해야 할 일 ▸
아래 항목에서 "furthest"라는 단어가 들어 있는 줄이 몇 개인지 숫자로만 답하세요. 대소문자를 구분합니다.

주어진 항목 ▸
_ _ _

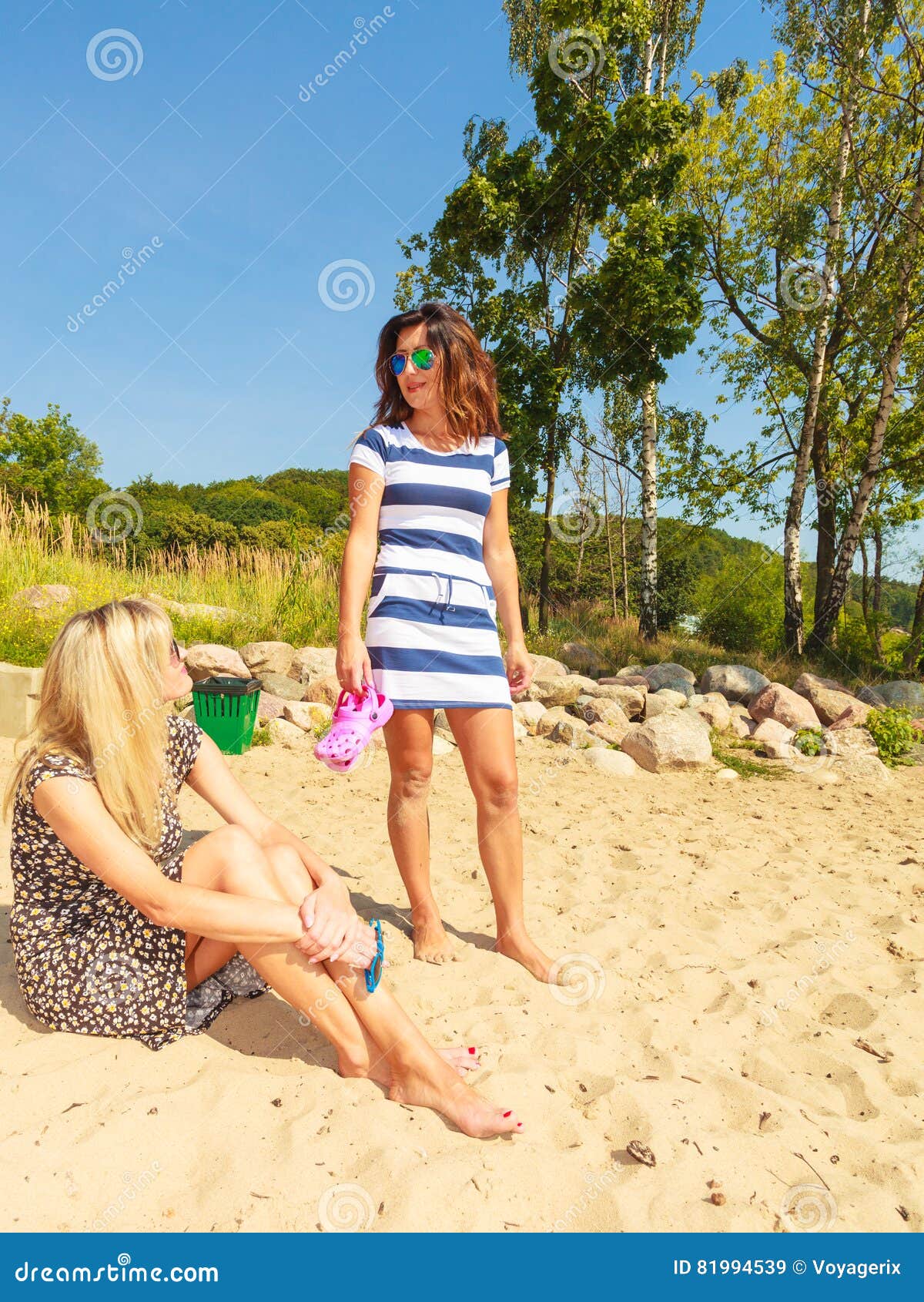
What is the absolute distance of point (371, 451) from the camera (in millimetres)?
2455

_ _ _

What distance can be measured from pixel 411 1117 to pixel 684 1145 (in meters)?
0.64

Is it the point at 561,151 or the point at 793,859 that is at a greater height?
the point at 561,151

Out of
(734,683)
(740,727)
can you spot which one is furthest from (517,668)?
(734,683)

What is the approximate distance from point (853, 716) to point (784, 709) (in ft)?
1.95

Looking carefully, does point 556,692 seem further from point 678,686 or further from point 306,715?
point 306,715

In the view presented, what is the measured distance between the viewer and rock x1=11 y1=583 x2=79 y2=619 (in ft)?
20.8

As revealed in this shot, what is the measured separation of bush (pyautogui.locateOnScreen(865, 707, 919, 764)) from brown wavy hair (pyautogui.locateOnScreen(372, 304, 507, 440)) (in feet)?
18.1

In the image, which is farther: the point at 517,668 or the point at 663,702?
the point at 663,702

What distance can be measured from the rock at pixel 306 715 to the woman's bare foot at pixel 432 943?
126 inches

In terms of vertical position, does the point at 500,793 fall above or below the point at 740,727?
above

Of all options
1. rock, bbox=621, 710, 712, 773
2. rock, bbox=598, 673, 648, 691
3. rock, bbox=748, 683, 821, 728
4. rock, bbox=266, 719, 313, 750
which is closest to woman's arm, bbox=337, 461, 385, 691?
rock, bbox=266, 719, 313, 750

_ _ _

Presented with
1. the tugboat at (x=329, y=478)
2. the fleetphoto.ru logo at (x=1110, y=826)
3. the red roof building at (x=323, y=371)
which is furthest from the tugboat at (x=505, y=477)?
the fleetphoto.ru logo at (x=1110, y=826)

_ _ _

전체 결과 ▸
2